I just stubbed my toe. Walking barefoot to the kitchen barefoot after having gotten home from the theater at about 12:30am, I accidentally kicked the edge of...oh, never mind. I'm in pain.
Okay, I'm over it now.
I just talked for a while with my lead actor after a decent performance of my play, and looking back at my history at Playhouse, I'm so glad that this was my last conversation with an actor in that theater. There has almost always been one actor who stays late, the one most eager to learn. Over the years it's been people like Vito (the absolute opposite of the word "lazy"), Suzy (the most talented actor I've ever worked with), and tonight it was Amalia, the person who goes beyond the word actor and achieves that definition that is beyond most actors' reach: she's an artist. That's everything I aspire to be, from my first conscious breath in the morning to the moment I close my eyes at night. It comes as no surprise that these three people are the ones whom I attribute my experience to, the ones who made everything worth the trip I've taken.
I guess this is about the magic number of three. At the beginning of this weekend, there were three performances left.
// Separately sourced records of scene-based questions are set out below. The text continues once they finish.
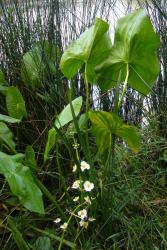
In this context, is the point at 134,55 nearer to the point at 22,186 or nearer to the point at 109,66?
the point at 109,66

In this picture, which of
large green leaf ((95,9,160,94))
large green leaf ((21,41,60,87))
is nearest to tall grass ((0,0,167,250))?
large green leaf ((21,41,60,87))

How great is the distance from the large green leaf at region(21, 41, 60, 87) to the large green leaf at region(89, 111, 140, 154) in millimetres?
407

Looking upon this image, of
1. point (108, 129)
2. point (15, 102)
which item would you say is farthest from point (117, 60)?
point (15, 102)

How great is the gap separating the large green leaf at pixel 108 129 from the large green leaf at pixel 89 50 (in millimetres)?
156

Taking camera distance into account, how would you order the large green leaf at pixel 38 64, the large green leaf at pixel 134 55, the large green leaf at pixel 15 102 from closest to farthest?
the large green leaf at pixel 134 55 → the large green leaf at pixel 15 102 → the large green leaf at pixel 38 64

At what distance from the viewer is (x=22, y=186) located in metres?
0.97

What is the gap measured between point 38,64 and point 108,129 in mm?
485

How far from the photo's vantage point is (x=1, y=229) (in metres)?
1.15

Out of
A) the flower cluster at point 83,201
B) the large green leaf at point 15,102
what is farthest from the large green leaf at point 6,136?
the flower cluster at point 83,201

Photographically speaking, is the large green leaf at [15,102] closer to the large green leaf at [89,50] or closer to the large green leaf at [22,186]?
the large green leaf at [89,50]

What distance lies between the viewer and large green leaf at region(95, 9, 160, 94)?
3.48 ft

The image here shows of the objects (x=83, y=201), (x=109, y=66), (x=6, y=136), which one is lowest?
(x=83, y=201)

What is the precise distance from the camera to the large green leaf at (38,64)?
4.70 feet

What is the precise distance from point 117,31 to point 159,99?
341 millimetres
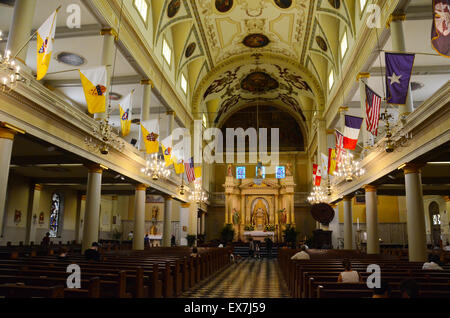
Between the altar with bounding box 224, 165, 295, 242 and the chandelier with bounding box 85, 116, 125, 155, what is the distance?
21.7 m

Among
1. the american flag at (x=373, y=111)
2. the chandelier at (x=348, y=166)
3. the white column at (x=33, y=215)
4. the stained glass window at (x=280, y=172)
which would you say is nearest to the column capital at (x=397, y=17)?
the american flag at (x=373, y=111)

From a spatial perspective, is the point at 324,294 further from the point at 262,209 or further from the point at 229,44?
the point at 262,209

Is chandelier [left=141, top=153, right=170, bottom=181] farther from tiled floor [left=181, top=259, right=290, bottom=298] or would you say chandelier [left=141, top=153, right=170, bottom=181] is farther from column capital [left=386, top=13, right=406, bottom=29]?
column capital [left=386, top=13, right=406, bottom=29]

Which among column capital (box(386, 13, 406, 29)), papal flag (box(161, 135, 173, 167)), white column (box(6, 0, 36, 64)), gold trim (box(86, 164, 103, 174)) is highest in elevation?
column capital (box(386, 13, 406, 29))

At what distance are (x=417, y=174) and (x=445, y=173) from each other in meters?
7.67

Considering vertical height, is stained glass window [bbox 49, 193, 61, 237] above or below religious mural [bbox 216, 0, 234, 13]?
below

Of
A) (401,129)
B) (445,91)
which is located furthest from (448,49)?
(401,129)

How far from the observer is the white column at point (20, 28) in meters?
8.54

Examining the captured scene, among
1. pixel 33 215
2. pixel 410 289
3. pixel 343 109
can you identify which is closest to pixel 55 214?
pixel 33 215

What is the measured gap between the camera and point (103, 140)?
10609 mm

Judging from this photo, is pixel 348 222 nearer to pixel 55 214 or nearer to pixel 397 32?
pixel 397 32

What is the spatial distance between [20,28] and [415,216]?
12.4m

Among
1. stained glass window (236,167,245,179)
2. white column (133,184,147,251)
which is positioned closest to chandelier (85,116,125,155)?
white column (133,184,147,251)

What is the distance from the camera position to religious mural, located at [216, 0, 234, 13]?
20.3 metres
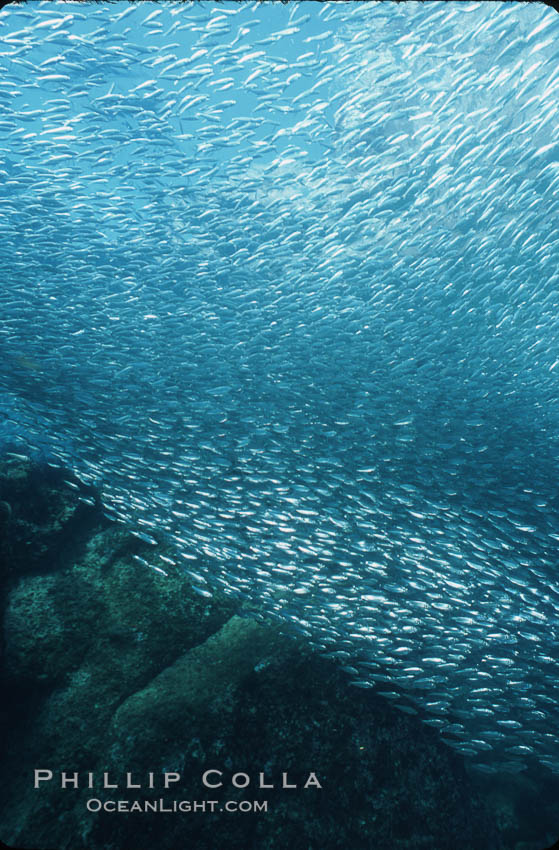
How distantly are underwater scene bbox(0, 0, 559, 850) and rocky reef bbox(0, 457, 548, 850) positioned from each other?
1.2 inches

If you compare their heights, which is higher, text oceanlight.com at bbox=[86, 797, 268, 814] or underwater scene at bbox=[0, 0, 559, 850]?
underwater scene at bbox=[0, 0, 559, 850]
When I was done (for the most part) as director tonight, I sent three of my actors home, or to a bar, or to wherever they were going on this holiday. I even had three crew members tonight. The real questions is, as I write on the third Saturday of the third month of the year, is this play the way I want to finish a career at Playhouse West? Is this the best I've ever done?
I have to say...that the answer lies with the audiences. I will never feel like it's the best thing, because I always want more. As my distant friend Iulia says, "more and more, always". I work my actors hard until closing night, and then I will, as I've learned how to do through repetition and experience, be satisfied with the outcome. It is what it was always meant to be.
I love the process. I love the moments of clarity, of pure bonding with artists and that understanding of what we're doing. Whether or not the audience gets it is kind of irrelevant. In this chapter of my life that's closing, I committed myself completely to the actor, to making sure that they are different on closing night than they were when I first saw them rehearse. I know I haven't reached all of them, but I worked my butt off through each and every performance. Back in my college days, I gave extensive notes to my two actors in a black box theater when I made my directing debut with "Two and Twenty". Tonight, with two performances left, I gave my final notes at Playhouse in a black box theater to two of my actors, and then one.
That actor is a musician an an artist. Those are three of my favorite words.